### EXTRACTED RECORDS ###

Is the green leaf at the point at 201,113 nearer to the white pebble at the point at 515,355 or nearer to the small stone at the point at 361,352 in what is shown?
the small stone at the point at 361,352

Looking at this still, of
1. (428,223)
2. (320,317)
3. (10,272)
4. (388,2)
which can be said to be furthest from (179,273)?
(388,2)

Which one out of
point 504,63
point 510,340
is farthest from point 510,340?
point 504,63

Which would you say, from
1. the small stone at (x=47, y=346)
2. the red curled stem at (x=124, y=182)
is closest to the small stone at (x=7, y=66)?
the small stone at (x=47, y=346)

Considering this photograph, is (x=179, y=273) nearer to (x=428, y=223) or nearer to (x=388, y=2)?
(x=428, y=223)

###

• [EXERCISE REQUIREMENTS]: Rewrite the records above with every "nearer" changed to "closer" and nothing else altered.

• [RESPONSE FOR THIS EXERCISE]:
Is the green leaf at the point at 201,113 closer to the white pebble at the point at 515,355 or closer to the small stone at the point at 361,352 in what is shown?
the small stone at the point at 361,352

Looking at this still, of
1. (428,223)
2. (320,317)
3. (10,272)
4. (388,2)
which can be said to be furthest from (179,273)?
(388,2)

Which one out of
point 504,63
point 510,340
is farthest from point 510,340?
point 504,63

Which would you say, from
1. the small stone at (x=47, y=346)
2. the red curled stem at (x=124, y=182)
is closest to the small stone at (x=7, y=66)?
the small stone at (x=47, y=346)

Considering this photograph, is (x=179, y=273) closer to (x=428, y=223) or closer to (x=388, y=2)?
(x=428, y=223)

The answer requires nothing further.